Image caption La salle d'audience du tribunal spécial pour le Liban avec au 1er plan une maquette du lieu de l'attentat.

Le procès des auteurs de l'attentat perpétré le 14 février 2005 contre Rafic Hariri a commencé jeudi matin devant le Tribunal spécial pour le Liban à la Haye aux Pays-Bas.

Mustafa Baddredine, Salim Ayyash, Oneissi et Hassan Sabra sont poursuivis pour complot terroriste et homicide.

L'attentat avait entraîné la mort de l'ancien premier ministre libanais et de 21 autres personnes.
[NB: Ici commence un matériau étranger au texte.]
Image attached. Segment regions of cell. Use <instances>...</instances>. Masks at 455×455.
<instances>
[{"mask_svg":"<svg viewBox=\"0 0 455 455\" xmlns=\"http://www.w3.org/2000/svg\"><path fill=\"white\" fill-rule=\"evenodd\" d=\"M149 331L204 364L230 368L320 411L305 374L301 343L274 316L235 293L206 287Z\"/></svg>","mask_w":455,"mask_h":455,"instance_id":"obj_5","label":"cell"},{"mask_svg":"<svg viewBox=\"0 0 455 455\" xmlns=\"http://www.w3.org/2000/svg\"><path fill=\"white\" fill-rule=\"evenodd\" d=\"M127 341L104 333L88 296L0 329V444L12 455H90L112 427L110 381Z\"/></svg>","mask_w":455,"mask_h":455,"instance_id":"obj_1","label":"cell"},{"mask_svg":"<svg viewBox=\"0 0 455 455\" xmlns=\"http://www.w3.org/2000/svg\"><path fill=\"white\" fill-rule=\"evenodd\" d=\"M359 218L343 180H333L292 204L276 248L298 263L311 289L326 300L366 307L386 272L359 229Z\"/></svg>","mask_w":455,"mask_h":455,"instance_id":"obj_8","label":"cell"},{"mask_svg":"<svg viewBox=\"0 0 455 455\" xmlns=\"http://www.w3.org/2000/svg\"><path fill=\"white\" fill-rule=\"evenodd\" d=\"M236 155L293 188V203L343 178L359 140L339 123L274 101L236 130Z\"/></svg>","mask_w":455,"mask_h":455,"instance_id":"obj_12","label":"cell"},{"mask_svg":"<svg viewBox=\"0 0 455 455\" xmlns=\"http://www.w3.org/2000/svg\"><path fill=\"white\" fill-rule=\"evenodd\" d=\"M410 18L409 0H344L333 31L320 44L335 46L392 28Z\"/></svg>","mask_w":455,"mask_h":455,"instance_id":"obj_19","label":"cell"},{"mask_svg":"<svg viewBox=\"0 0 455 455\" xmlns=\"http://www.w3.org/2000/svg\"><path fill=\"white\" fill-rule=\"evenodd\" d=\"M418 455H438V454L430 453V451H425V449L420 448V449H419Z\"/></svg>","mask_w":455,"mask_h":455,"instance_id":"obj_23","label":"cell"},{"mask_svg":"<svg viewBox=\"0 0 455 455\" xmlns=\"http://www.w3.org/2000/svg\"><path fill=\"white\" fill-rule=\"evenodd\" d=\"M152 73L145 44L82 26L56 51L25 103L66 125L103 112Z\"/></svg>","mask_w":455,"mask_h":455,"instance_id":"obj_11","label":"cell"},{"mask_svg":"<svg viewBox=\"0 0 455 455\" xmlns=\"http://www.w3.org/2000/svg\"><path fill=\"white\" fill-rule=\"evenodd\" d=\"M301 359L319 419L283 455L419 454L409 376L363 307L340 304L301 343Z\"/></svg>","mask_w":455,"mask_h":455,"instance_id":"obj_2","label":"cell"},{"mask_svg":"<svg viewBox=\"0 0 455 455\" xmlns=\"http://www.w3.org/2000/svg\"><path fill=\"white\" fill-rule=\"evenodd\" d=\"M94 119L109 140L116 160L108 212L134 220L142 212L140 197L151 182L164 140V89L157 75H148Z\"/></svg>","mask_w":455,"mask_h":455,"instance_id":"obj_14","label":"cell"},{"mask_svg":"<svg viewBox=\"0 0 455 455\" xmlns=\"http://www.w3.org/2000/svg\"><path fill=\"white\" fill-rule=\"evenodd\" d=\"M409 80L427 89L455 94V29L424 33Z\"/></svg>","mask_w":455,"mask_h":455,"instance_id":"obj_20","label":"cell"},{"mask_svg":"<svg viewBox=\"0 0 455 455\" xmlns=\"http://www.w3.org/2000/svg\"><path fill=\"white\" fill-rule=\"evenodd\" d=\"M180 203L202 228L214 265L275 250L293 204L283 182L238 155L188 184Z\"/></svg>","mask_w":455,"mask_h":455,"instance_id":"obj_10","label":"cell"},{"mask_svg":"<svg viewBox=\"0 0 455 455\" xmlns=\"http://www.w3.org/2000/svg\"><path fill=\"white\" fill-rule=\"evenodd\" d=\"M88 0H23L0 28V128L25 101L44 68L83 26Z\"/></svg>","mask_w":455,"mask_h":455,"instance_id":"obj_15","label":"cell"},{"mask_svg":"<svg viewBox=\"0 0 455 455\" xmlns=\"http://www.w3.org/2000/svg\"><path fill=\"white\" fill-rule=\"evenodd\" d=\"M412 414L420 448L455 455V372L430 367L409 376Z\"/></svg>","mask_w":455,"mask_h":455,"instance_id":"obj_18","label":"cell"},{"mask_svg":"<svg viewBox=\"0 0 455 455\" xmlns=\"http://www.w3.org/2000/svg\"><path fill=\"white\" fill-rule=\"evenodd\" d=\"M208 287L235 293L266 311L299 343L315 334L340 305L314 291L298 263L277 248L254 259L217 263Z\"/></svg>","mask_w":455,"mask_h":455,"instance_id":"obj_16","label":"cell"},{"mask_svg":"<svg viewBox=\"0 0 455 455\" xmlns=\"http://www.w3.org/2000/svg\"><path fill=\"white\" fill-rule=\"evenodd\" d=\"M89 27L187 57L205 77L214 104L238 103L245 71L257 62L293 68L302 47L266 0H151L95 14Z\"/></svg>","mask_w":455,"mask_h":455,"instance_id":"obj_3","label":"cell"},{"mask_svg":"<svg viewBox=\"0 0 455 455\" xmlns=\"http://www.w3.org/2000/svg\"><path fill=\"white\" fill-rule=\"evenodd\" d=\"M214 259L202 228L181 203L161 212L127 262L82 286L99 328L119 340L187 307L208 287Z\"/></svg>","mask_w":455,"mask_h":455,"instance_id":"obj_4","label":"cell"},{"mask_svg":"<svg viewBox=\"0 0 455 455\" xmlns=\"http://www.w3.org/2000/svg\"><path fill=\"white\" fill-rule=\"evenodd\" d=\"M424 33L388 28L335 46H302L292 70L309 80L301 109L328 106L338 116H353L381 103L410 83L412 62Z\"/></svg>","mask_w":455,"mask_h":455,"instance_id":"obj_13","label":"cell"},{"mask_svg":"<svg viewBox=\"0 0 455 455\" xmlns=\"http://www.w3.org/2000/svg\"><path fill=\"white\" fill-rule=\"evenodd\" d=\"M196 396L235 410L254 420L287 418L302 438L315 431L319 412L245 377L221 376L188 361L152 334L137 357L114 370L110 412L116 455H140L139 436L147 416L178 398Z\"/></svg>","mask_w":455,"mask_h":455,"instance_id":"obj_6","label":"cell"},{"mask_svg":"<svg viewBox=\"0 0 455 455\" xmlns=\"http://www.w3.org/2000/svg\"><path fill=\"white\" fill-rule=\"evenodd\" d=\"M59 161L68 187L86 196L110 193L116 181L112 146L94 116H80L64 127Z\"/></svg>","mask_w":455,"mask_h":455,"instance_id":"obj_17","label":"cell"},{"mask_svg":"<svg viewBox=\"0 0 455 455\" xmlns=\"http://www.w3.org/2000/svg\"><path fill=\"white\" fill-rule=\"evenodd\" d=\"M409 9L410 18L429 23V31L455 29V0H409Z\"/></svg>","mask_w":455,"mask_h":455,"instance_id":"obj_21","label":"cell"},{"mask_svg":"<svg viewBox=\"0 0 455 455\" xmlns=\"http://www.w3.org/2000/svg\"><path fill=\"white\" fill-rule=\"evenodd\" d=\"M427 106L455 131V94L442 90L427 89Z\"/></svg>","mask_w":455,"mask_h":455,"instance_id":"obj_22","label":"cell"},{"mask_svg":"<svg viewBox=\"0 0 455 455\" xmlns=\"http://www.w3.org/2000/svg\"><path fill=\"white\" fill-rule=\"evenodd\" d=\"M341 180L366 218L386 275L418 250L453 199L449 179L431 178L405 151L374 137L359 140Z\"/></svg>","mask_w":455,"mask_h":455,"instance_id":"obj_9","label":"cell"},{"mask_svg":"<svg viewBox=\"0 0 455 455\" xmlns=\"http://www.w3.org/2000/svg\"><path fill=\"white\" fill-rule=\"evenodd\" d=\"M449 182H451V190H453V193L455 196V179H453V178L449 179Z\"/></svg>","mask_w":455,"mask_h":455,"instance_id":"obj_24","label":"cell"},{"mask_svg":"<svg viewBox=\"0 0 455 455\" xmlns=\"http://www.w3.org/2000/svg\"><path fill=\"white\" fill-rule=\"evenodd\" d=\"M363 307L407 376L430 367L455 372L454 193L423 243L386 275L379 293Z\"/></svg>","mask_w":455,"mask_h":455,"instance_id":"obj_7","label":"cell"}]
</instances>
Il y avait eu plus de 200 blessés.

Après neuf ans d'enquête, le tribunal a ouvert l'audience avec les déclarations du procureur, qui a estimé que "le peuple du Liban a droit à ces procès, pour entendre les preuves et connaître la vérité".

Des zones d'ombre

Si quatre hommes ont été identifié comme les organisateurs de l'attentat, aucun commanditaire n'a à ce jour été désigné.

Sur l'aspect technique, le dossier du procureur semble solide.

Il a présenté de nombreuses pièces à conviction, annoncé que plusieurs experts viendront déposer.

Une maquette de la scène de crime a été placée par le procureur au centre du prétoire, tandis que des photos des victimes défilaient sur les écrans.

Dans les rangs des parties civiles, une femme s'est effondrée en larmes.

Une certaine émotion était perceptible dans la galerie du public.

Saad Hariri, son fils, lui-même ancien ex-premier ministre libanais était présent, avec plusieurs personnalités libanaises.

Il a affirmé que le procès contribuera à promouvoir la justice et la démocratie dans un pays, toujours en proie aux violences politiques.

Seul le box des accusés est resté désespérement vide.

Les quatre accusés, considérés comme des sympathisants du Hezbollah par le procureur, sont en effet jugés par contumace.

Depuis leur mise en accusation, le Liban n'est pas parvenu à les localiser et les arrêter et le tribunal, qui n'a pas de mandat de police, doit s'en remettre aux autorités libanaises.

Au cours des prochains jours et après le procureur, les parties civiles et les avocats des accusés s'exprimeront à leur tour, avant l'audition des premiers témoins.